- _WHAT YOU ARE ASKED TO DO_: Swap every "label" for "category" in the records from the start through the line containing "171L40 167H29L5 181L0", leaving everything else unchanged.

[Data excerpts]
====================

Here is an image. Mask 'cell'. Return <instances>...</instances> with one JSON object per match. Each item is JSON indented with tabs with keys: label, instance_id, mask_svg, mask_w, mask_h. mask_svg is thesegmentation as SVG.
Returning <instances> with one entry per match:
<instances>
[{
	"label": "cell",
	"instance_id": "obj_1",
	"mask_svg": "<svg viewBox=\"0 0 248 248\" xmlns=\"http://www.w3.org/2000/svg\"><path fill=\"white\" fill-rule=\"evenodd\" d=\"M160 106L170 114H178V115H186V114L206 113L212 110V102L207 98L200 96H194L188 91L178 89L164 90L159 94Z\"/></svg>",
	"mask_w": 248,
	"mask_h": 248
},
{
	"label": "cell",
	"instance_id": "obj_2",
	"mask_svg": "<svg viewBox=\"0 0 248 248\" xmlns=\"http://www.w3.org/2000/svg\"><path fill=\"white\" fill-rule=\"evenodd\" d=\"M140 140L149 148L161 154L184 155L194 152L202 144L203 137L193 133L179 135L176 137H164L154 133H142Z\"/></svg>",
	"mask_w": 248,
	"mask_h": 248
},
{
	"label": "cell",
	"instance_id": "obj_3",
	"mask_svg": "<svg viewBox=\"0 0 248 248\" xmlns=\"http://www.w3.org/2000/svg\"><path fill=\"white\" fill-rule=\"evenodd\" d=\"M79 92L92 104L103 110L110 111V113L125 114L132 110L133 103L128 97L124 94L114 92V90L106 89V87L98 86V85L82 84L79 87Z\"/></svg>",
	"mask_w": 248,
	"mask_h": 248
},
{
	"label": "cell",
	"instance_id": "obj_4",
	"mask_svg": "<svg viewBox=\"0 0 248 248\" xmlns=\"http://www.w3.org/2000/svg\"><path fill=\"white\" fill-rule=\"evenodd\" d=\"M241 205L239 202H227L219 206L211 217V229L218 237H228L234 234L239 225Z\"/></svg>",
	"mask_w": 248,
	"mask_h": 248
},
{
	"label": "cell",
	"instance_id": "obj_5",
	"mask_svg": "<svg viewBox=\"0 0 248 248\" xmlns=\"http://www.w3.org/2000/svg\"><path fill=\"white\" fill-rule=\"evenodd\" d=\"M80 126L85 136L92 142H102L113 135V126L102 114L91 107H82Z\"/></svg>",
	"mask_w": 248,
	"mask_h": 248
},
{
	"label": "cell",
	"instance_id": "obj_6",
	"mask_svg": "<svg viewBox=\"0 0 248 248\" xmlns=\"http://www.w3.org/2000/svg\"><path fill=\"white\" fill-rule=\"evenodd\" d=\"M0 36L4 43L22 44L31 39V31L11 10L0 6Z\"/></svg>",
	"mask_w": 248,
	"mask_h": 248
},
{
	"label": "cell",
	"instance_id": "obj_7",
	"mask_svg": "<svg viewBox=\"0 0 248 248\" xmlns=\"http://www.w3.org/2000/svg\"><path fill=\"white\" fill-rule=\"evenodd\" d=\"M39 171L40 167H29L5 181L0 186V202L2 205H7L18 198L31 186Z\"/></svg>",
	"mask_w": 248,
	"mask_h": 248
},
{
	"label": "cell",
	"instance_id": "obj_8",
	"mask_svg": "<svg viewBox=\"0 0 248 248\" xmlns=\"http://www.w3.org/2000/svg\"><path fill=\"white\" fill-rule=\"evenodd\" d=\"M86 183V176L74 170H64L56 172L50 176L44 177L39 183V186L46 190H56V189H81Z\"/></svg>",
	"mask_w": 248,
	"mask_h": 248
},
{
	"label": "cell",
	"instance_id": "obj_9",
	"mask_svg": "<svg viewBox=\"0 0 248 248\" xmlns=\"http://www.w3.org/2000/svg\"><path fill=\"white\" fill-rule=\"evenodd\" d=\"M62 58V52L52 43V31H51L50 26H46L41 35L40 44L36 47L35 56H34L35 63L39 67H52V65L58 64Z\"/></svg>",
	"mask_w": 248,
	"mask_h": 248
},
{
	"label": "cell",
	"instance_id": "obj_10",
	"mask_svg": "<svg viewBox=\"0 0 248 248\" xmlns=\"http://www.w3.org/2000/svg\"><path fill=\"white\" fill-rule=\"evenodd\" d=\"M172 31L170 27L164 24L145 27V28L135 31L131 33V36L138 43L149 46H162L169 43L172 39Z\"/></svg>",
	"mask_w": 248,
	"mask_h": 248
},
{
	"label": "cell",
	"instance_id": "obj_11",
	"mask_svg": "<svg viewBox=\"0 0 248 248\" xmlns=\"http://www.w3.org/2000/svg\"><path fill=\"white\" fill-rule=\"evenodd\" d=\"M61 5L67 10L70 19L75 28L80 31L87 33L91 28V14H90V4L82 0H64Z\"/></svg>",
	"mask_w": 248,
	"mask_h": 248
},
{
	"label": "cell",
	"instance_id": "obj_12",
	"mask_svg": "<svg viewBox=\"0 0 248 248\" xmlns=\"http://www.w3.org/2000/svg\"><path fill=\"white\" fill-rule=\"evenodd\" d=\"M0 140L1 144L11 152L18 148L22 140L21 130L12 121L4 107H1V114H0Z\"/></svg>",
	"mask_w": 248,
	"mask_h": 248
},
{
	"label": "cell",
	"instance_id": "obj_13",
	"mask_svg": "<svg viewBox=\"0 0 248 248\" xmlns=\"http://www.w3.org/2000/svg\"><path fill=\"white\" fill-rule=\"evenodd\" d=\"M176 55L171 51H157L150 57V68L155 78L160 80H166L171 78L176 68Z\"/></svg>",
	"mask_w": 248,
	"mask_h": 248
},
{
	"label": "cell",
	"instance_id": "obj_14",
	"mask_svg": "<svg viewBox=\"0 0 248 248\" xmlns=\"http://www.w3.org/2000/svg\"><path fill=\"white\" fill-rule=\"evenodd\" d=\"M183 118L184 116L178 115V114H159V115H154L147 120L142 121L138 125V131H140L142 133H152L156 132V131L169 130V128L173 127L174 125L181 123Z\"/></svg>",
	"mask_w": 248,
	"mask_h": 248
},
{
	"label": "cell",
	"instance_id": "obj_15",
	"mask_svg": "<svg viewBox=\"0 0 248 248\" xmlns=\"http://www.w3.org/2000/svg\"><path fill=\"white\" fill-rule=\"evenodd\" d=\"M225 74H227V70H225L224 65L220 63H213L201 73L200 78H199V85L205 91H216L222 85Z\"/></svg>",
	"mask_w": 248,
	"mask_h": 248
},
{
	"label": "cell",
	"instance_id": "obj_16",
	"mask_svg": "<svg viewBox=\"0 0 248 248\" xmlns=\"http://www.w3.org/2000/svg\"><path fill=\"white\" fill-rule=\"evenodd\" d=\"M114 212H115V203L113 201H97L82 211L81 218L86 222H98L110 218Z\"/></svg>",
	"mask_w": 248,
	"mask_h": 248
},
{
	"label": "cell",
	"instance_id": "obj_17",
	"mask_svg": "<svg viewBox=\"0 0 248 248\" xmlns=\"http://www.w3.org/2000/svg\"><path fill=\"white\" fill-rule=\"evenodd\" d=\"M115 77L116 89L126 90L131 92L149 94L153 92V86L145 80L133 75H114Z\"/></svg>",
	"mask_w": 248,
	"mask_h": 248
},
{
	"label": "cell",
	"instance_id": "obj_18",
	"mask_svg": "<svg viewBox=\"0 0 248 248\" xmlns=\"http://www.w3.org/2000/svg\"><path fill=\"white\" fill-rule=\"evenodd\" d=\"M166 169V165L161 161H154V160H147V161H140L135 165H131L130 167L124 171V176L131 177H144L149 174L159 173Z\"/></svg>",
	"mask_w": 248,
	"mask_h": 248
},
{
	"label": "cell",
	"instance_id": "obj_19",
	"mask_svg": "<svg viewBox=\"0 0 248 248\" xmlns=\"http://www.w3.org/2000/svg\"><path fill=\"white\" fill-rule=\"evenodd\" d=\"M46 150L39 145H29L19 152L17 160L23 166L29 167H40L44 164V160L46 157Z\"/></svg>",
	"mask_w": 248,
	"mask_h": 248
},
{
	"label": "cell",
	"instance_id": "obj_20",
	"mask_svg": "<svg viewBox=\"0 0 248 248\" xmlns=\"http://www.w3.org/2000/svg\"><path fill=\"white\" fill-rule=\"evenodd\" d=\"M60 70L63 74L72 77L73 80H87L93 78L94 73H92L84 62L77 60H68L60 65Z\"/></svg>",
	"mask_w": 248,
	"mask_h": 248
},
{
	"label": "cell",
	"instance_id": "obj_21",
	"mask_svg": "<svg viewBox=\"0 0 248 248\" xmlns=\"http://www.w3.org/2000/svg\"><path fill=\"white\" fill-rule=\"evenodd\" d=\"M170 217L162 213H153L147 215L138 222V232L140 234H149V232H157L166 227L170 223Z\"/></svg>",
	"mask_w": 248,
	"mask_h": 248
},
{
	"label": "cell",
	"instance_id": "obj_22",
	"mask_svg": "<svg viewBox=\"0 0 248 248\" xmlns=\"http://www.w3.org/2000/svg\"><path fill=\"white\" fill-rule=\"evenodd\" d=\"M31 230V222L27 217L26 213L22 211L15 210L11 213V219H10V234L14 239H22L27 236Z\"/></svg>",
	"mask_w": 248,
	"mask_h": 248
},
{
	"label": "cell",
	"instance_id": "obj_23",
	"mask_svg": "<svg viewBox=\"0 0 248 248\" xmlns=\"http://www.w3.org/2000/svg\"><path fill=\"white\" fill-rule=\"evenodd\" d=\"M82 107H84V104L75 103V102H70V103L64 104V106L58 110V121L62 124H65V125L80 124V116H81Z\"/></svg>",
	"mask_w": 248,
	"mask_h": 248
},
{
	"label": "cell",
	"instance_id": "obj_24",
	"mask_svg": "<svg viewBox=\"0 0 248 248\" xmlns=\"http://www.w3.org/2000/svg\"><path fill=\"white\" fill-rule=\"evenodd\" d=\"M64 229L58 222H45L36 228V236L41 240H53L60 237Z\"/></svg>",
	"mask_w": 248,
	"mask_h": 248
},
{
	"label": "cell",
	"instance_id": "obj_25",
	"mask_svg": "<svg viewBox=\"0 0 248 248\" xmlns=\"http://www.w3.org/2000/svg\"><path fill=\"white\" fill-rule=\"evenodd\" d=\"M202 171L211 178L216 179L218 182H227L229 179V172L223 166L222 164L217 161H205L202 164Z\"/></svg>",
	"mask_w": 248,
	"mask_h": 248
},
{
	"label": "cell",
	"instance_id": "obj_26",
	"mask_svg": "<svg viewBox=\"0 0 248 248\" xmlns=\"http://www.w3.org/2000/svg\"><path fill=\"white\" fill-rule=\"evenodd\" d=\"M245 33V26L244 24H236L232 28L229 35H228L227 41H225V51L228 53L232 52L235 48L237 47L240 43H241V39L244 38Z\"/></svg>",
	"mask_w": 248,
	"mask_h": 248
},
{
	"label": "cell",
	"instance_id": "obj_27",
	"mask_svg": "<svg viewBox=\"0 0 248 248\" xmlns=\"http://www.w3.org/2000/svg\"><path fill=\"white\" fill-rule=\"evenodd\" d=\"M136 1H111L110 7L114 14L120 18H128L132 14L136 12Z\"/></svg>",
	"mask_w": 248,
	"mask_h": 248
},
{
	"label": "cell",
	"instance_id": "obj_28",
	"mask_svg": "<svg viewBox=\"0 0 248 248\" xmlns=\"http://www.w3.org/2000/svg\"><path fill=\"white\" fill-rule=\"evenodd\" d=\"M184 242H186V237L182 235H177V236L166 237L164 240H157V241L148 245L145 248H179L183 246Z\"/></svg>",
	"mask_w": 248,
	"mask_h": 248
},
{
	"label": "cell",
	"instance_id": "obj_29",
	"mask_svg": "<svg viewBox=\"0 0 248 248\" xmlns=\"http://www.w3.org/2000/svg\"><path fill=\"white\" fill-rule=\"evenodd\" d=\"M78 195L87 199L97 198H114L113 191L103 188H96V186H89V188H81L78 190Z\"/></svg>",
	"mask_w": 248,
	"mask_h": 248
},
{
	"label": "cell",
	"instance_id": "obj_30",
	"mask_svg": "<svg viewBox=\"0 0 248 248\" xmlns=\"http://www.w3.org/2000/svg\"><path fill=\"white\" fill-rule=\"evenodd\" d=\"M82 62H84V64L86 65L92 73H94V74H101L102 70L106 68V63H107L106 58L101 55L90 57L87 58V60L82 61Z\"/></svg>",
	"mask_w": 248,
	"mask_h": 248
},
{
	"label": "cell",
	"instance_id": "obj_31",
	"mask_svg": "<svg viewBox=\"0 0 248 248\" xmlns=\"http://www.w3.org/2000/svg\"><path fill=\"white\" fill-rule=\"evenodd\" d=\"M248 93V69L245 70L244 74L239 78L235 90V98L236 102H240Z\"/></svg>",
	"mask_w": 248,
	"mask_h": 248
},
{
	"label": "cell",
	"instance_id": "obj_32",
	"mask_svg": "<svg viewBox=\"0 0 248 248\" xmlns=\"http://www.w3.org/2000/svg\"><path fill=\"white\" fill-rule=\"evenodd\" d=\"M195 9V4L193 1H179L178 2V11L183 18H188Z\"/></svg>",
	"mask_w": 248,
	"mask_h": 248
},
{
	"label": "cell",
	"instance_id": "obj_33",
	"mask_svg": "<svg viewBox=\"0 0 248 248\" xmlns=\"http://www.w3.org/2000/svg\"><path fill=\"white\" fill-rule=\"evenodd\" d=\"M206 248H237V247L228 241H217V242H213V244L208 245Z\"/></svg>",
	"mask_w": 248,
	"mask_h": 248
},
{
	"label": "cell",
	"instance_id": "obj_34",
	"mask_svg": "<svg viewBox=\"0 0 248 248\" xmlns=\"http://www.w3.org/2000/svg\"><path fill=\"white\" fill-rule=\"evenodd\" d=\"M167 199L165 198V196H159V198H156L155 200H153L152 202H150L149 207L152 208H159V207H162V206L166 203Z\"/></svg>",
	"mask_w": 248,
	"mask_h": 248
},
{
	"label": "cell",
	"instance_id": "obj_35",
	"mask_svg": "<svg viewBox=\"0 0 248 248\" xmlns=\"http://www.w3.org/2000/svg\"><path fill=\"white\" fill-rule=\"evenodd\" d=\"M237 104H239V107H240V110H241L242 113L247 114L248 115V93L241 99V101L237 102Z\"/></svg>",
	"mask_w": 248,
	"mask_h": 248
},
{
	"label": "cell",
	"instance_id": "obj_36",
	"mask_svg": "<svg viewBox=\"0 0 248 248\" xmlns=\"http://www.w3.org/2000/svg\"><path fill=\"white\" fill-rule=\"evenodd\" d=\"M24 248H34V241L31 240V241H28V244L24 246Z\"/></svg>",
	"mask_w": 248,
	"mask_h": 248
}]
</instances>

====================

- _RESULT OF THIS TASK_:
Here is an image. Mask 'cell'. Return <instances>...</instances> with one JSON object per match. Each item is JSON indented with tabs with keys: category, instance_id, mask_svg, mask_w, mask_h. mask_svg is thesegmentation as SVG.
Returning <instances> with one entry per match:
<instances>
[{
	"category": "cell",
	"instance_id": "obj_1",
	"mask_svg": "<svg viewBox=\"0 0 248 248\" xmlns=\"http://www.w3.org/2000/svg\"><path fill=\"white\" fill-rule=\"evenodd\" d=\"M160 106L170 114H178V115H186V114L206 113L212 110V102L207 98L200 96H194L188 91L178 89L164 90L159 94Z\"/></svg>",
	"mask_w": 248,
	"mask_h": 248
},
{
	"category": "cell",
	"instance_id": "obj_2",
	"mask_svg": "<svg viewBox=\"0 0 248 248\" xmlns=\"http://www.w3.org/2000/svg\"><path fill=\"white\" fill-rule=\"evenodd\" d=\"M140 140L149 148L161 154L184 155L194 152L202 144L203 137L193 133L179 135L176 137H164L154 133H142Z\"/></svg>",
	"mask_w": 248,
	"mask_h": 248
},
{
	"category": "cell",
	"instance_id": "obj_3",
	"mask_svg": "<svg viewBox=\"0 0 248 248\" xmlns=\"http://www.w3.org/2000/svg\"><path fill=\"white\" fill-rule=\"evenodd\" d=\"M79 92L92 104L103 110L110 111V113L125 114L132 110L133 103L128 97L124 94L114 92V90L106 89V87L98 86V85L82 84L79 87Z\"/></svg>",
	"mask_w": 248,
	"mask_h": 248
},
{
	"category": "cell",
	"instance_id": "obj_4",
	"mask_svg": "<svg viewBox=\"0 0 248 248\" xmlns=\"http://www.w3.org/2000/svg\"><path fill=\"white\" fill-rule=\"evenodd\" d=\"M241 205L239 202H227L219 206L211 217V229L218 237H228L234 234L239 225Z\"/></svg>",
	"mask_w": 248,
	"mask_h": 248
},
{
	"category": "cell",
	"instance_id": "obj_5",
	"mask_svg": "<svg viewBox=\"0 0 248 248\" xmlns=\"http://www.w3.org/2000/svg\"><path fill=\"white\" fill-rule=\"evenodd\" d=\"M80 126L85 136L92 142H102L113 135V126L102 114L91 107H82Z\"/></svg>",
	"mask_w": 248,
	"mask_h": 248
},
{
	"category": "cell",
	"instance_id": "obj_6",
	"mask_svg": "<svg viewBox=\"0 0 248 248\" xmlns=\"http://www.w3.org/2000/svg\"><path fill=\"white\" fill-rule=\"evenodd\" d=\"M0 36L4 43L22 44L31 39V31L11 10L0 6Z\"/></svg>",
	"mask_w": 248,
	"mask_h": 248
},
{
	"category": "cell",
	"instance_id": "obj_7",
	"mask_svg": "<svg viewBox=\"0 0 248 248\" xmlns=\"http://www.w3.org/2000/svg\"><path fill=\"white\" fill-rule=\"evenodd\" d=\"M39 171L40 167H29L5 181L0 186V202L2 205H7L18 198L31 186Z\"/></svg>",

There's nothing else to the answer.